*Records shown:*
━━━━━━

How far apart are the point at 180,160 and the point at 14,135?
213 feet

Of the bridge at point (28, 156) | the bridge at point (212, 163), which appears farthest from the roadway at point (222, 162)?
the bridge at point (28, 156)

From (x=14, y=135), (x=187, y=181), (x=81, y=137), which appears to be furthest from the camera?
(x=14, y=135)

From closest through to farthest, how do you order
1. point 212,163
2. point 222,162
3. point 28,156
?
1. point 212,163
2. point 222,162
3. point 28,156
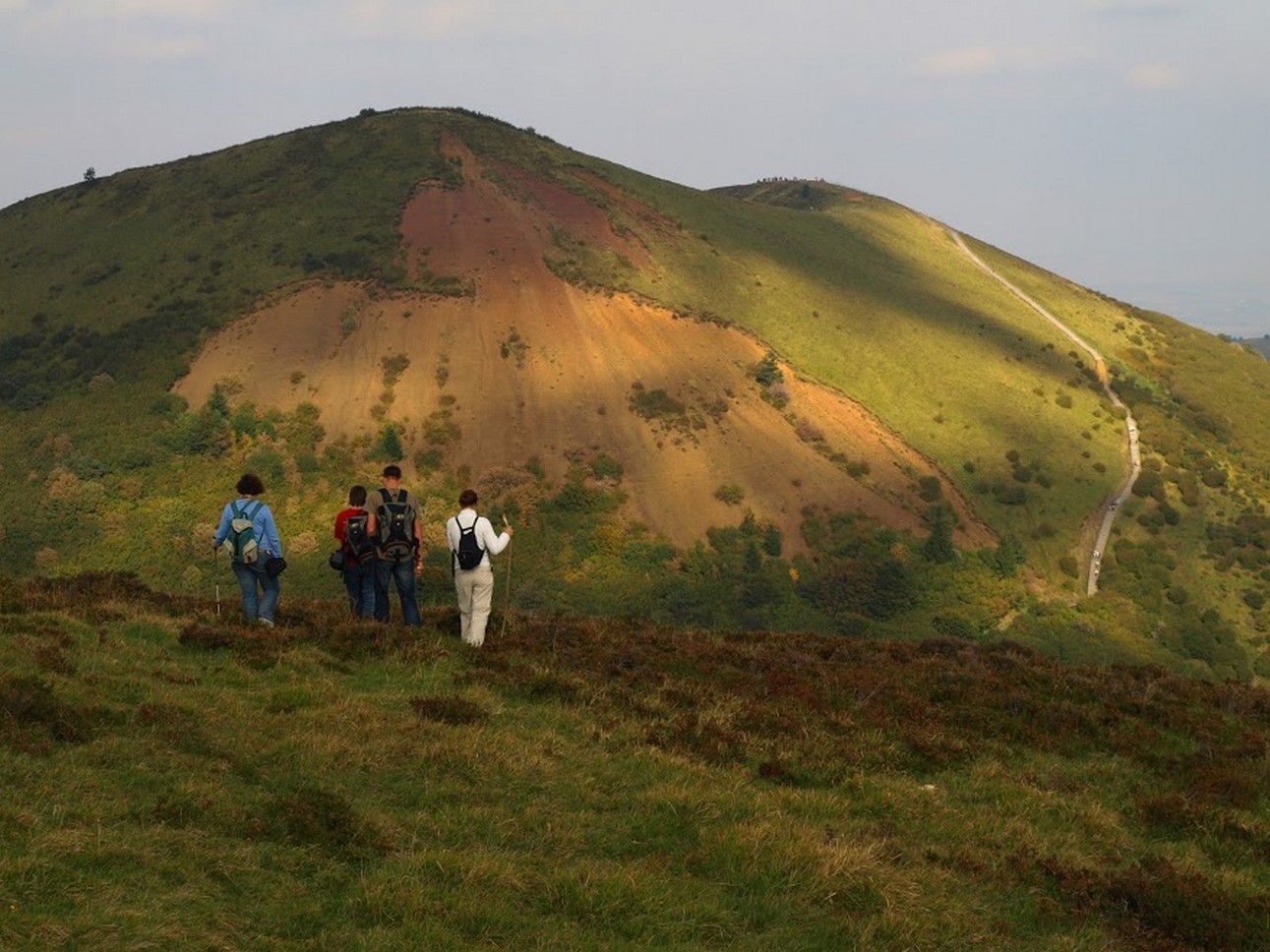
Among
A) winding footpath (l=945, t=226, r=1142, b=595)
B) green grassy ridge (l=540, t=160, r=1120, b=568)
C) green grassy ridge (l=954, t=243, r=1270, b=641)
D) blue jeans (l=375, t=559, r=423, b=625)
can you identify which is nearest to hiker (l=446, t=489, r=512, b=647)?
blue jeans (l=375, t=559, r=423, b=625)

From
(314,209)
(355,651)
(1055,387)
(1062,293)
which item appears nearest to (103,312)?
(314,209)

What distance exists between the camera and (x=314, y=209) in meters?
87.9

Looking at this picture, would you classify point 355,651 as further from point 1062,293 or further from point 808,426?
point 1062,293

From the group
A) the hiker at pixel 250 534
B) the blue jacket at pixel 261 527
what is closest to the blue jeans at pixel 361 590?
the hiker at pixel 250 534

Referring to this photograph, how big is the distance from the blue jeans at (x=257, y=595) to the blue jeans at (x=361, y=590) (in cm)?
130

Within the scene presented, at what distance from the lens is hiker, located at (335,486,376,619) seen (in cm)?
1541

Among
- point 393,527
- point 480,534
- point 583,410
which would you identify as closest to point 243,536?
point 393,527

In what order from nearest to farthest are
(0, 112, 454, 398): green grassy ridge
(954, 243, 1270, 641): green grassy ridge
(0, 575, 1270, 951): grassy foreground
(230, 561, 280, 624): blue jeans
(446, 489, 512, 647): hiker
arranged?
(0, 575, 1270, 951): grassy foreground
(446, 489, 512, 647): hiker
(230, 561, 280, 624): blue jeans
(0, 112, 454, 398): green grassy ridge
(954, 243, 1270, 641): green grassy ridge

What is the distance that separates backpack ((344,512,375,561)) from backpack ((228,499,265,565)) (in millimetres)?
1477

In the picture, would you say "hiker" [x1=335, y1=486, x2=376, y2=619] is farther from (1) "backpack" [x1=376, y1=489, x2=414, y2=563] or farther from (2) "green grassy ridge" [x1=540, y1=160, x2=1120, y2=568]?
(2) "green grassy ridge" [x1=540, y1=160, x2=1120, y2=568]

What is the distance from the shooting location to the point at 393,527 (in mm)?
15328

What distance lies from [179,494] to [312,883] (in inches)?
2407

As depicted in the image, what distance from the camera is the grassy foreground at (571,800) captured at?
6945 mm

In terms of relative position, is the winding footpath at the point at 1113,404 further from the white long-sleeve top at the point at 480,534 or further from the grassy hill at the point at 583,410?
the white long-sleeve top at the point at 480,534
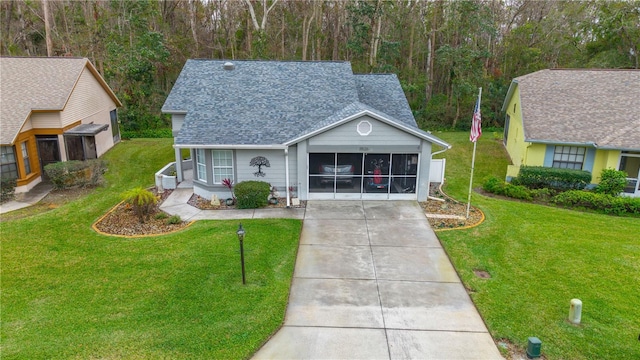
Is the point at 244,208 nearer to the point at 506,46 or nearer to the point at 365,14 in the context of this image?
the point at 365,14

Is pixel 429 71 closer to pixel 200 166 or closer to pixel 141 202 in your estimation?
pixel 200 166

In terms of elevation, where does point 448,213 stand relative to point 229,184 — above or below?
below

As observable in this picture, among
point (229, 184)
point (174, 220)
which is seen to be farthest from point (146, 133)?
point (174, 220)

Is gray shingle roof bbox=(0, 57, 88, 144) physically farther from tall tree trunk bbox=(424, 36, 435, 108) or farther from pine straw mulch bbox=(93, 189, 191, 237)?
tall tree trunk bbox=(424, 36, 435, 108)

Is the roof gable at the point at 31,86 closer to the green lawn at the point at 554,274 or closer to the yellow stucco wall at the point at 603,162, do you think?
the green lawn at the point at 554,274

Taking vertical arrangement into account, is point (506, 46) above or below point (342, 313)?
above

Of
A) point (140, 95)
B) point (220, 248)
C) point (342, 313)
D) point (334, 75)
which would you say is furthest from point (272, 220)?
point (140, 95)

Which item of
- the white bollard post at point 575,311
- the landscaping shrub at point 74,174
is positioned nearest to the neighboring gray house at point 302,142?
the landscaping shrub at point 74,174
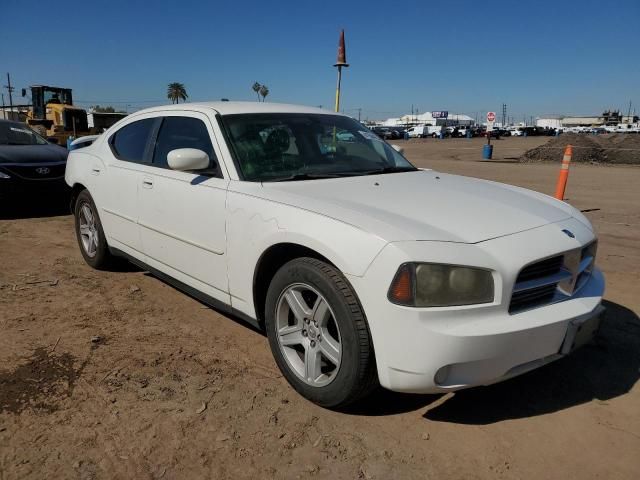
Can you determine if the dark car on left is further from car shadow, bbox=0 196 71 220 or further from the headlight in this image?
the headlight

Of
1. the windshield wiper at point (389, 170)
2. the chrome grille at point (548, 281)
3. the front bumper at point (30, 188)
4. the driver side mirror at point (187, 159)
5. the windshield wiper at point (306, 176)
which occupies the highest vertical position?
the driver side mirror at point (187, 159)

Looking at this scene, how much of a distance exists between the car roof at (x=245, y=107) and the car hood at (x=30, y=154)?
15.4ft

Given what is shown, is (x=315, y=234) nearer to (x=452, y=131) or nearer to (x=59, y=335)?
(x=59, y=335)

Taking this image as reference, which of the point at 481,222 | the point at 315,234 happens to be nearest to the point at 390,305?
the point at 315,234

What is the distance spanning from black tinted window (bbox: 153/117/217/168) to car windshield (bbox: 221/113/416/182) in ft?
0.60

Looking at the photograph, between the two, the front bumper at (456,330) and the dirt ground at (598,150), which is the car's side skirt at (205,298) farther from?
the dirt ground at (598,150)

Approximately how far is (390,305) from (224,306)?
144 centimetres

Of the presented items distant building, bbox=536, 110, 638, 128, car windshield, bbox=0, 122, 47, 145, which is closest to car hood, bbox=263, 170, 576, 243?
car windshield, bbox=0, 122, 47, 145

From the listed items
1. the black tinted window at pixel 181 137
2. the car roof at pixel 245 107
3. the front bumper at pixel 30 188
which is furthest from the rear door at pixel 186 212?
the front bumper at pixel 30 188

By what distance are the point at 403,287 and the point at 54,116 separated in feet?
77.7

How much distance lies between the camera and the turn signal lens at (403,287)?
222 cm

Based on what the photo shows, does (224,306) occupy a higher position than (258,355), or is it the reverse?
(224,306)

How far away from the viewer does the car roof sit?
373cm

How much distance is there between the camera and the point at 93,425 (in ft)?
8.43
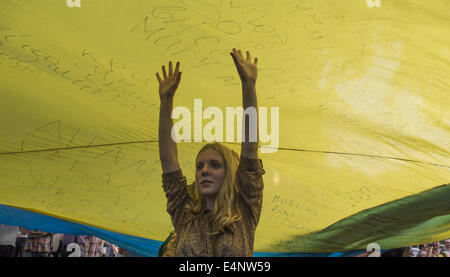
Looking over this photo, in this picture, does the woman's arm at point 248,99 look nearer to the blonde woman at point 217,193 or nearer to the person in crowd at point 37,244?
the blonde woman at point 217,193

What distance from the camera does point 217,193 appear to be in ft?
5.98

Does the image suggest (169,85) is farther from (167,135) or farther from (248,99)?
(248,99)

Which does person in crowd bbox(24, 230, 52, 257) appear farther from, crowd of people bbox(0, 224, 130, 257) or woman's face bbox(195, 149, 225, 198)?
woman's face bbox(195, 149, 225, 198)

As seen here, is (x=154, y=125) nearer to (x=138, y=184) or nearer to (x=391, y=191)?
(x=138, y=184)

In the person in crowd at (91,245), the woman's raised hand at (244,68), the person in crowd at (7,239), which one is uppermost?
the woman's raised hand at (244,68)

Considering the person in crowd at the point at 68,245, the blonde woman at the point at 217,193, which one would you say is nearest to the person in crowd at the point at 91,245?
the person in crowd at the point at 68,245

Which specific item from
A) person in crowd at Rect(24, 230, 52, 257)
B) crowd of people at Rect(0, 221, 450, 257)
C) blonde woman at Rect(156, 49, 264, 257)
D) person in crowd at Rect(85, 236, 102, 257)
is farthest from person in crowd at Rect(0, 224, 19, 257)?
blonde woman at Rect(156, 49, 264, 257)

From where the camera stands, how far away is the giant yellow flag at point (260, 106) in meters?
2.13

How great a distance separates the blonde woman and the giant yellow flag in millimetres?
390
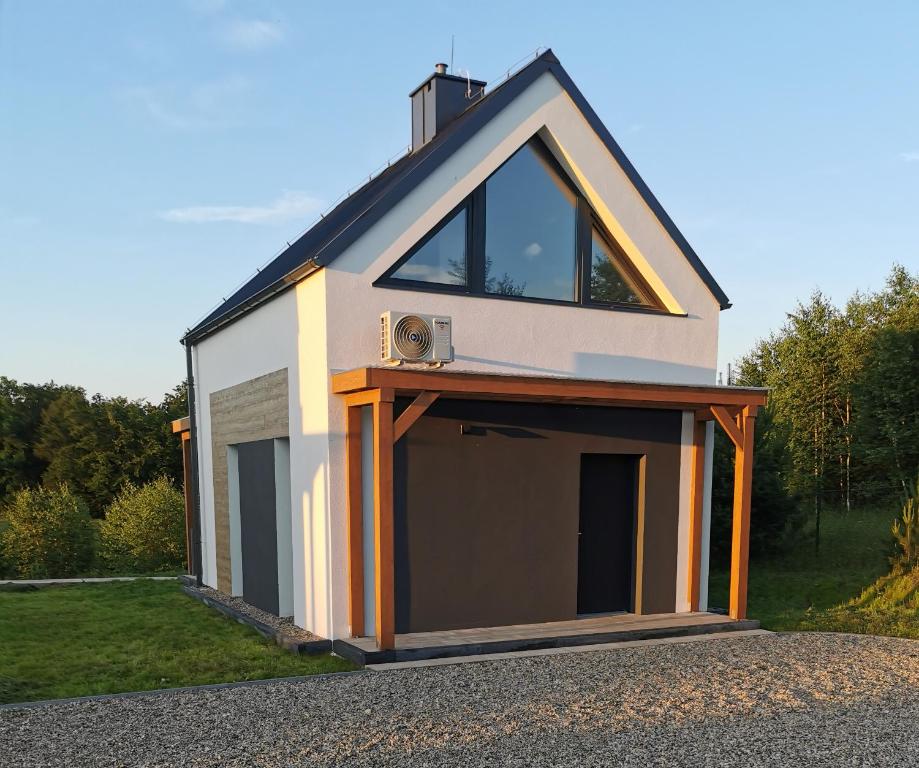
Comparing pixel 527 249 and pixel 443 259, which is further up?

━━━━━━

*Exercise details:* Take the listing above and print it exactly, apart from the pictures.

*Worked answer:*
How far apart are the point at 180,160 and the point at 14,135?
213 feet

Of the bridge at point (28, 156) | the bridge at point (212, 163), which appears farthest from the roadway at point (222, 162)?
the bridge at point (28, 156)

From (x=14, y=135), (x=187, y=181), (x=81, y=137), which appears to be furthest from the camera?
(x=14, y=135)

From closest through to farthest, how do you order
1. point 212,163
2. point 222,162
3. point 28,156
?
1. point 212,163
2. point 222,162
3. point 28,156
Among
A) winding footpath (l=945, t=226, r=1142, b=595)
B) green grassy ridge (l=540, t=160, r=1120, b=568)
C) green grassy ridge (l=954, t=243, r=1270, b=641)
D) blue jeans (l=375, t=559, r=423, b=625)
can you identify which is nearest to hiker (l=446, t=489, r=512, b=647)?
blue jeans (l=375, t=559, r=423, b=625)

From
(314,209)
(355,651)
(1055,387)
(1062,293)
which item appears nearest to (103,312)?
(314,209)

What distance exists between the camera and (x=314, y=209) in meters?
87.9

Looking at this picture, would you classify point 355,651 as further from point 1062,293 or further from point 808,426?
point 1062,293

From the group
A) the hiker at pixel 250 534
B) the blue jacket at pixel 261 527
what is closest to the blue jeans at pixel 361 590?
the hiker at pixel 250 534

Referring to this photograph, how big is the distance from the blue jeans at (x=257, y=595) to the blue jeans at (x=361, y=590) (in cm)?
130

Within the scene presented, at what distance from the lens is hiker, located at (335,486,376,619) seen (in cm)?
1541

Among
- point 393,527
- point 480,534
- point 583,410
which would you identify as closest to point 243,536?
point 393,527

In what order from nearest to farthest are
(0, 112, 454, 398): green grassy ridge
(954, 243, 1270, 641): green grassy ridge
(0, 575, 1270, 951): grassy foreground
(230, 561, 280, 624): blue jeans
(446, 489, 512, 647): hiker
arranged?
(0, 575, 1270, 951): grassy foreground
(446, 489, 512, 647): hiker
(230, 561, 280, 624): blue jeans
(0, 112, 454, 398): green grassy ridge
(954, 243, 1270, 641): green grassy ridge

What is the distance that separates backpack ((344,512,375,561)) from backpack ((228,499,265,565)) (in millimetres)?
1477

In the picture, would you say "hiker" [x1=335, y1=486, x2=376, y2=619] is farther from (1) "backpack" [x1=376, y1=489, x2=414, y2=563] or farther from (2) "green grassy ridge" [x1=540, y1=160, x2=1120, y2=568]?
(2) "green grassy ridge" [x1=540, y1=160, x2=1120, y2=568]

What is the distance from the shooting location to the point at 393,527 (in mm)?
15328

What distance lies from [179,494] to [312,883] (in inches)?
2407

As depicted in the image, what distance from the camera is the grassy foreground at (571,800) captured at?
6945 mm

In terms of relative position, is the winding footpath at the point at 1113,404 further from the white long-sleeve top at the point at 480,534 or further from the grassy hill at the point at 583,410?
the white long-sleeve top at the point at 480,534
Is the point at 244,208 nearer to the point at 506,46 or nearer to the point at 365,14 in the context of this image?
the point at 365,14

Is pixel 429 71 closer to pixel 200 166 or closer to pixel 141 202 in your estimation?
pixel 200 166

In terms of elevation, where does point 448,213 stand relative to point 229,184 — above or below?
below

As observable in this picture, among
point (229, 184)
point (174, 220)
which is seen to be farthest from point (146, 133)?
point (174, 220)

Is gray shingle roof bbox=(0, 57, 88, 144) physically farther from tall tree trunk bbox=(424, 36, 435, 108) or farther from pine straw mulch bbox=(93, 189, 191, 237)?
tall tree trunk bbox=(424, 36, 435, 108)

Is the roof gable at the point at 31,86 closer to the green lawn at the point at 554,274 or closer to the yellow stucco wall at the point at 603,162, do you think?
the green lawn at the point at 554,274

Taking vertical arrangement into account, is point (506, 46) above or below point (342, 313)?
above

Of
A) point (140, 95)
B) point (220, 248)
C) point (342, 313)
D) point (334, 75)
which would you say is furthest from point (272, 220)?
point (140, 95)

Which item of
- the white bollard post at point 575,311
- the landscaping shrub at point 74,174
is positioned nearest to the neighboring gray house at point 302,142?
the landscaping shrub at point 74,174
Can you determine if the dark car on left is further from car shadow, bbox=0 196 71 220 or further from the headlight in this image?
the headlight

Of
1. the windshield wiper at point (389, 170)
2. the chrome grille at point (548, 281)
3. the front bumper at point (30, 188)
4. the driver side mirror at point (187, 159)
5. the windshield wiper at point (306, 176)
which occupies the highest vertical position?
the driver side mirror at point (187, 159)

Looking at this scene, how much of a distance exists between the car roof at (x=245, y=107) and the car hood at (x=30, y=154)?
15.4ft

Given what is shown, is (x=315, y=234) nearer to (x=452, y=131) or nearer to (x=59, y=335)?
(x=59, y=335)

Taking this image as reference, which of the point at 481,222 | the point at 315,234 happens to be nearest to the point at 390,305?
the point at 315,234

What is the distance spanning from black tinted window (bbox: 153/117/217/168) to car windshield (bbox: 221/113/416/182) in ft?
0.60

Looking at the photograph, between the two, the front bumper at (456,330) and the dirt ground at (598,150), which is the car's side skirt at (205,298) farther from?
the dirt ground at (598,150)

Approximately how far is (390,305) from (224,306)?
144 centimetres

Of the presented items distant building, bbox=536, 110, 638, 128, car windshield, bbox=0, 122, 47, 145, which is closest to car hood, bbox=263, 170, 576, 243?
car windshield, bbox=0, 122, 47, 145

From the listed items
1. the black tinted window at pixel 181 137
2. the car roof at pixel 245 107
3. the front bumper at pixel 30 188
which is furthest from the rear door at pixel 186 212?
the front bumper at pixel 30 188

By what distance are the point at 403,287 and the point at 54,116 separated in feet?
77.7

How much distance lies between the camera and the turn signal lens at (403,287)?
222 cm

Based on what the photo shows, does (224,306) occupy a higher position than (258,355), or is it the reverse?
(224,306)

How far away from the viewer does the car roof sit?
373cm

How much distance is there between the camera and the point at 93,425 (in ft)?
8.43
Looking over this photo, in this picture, does the woman's arm at point 248,99 look nearer to the blonde woman at point 217,193 or nearer to the person in crowd at point 37,244?
the blonde woman at point 217,193

What distance from the camera does point 217,193 appear to be in ft?
5.98

Does the image suggest (169,85) is farther from (167,135) or farther from (248,99)?
(248,99)

Which does person in crowd bbox(24, 230, 52, 257) appear farther from, crowd of people bbox(0, 224, 130, 257) or woman's face bbox(195, 149, 225, 198)?
woman's face bbox(195, 149, 225, 198)

As seen here, is (x=154, y=125) nearer to (x=138, y=184) or nearer to (x=391, y=191)?
(x=138, y=184)

In the person in crowd at (91,245), the woman's raised hand at (244,68), the person in crowd at (7,239), which one is uppermost?
the woman's raised hand at (244,68)

Considering the person in crowd at the point at 68,245, the blonde woman at the point at 217,193, which one would you say is nearest to the person in crowd at the point at 91,245?
the person in crowd at the point at 68,245

Which specific item from
A) person in crowd at Rect(24, 230, 52, 257)
B) crowd of people at Rect(0, 221, 450, 257)
C) blonde woman at Rect(156, 49, 264, 257)
D) person in crowd at Rect(85, 236, 102, 257)
is farthest from person in crowd at Rect(0, 224, 19, 257)?
blonde woman at Rect(156, 49, 264, 257)

From where the camera stands, how far away is the giant yellow flag at point (260, 106) in meters?
2.13

How great a distance separates the blonde woman and the giant yellow flag in millimetres?
390
Comparing pixel 527 249 and pixel 443 259, which is further up?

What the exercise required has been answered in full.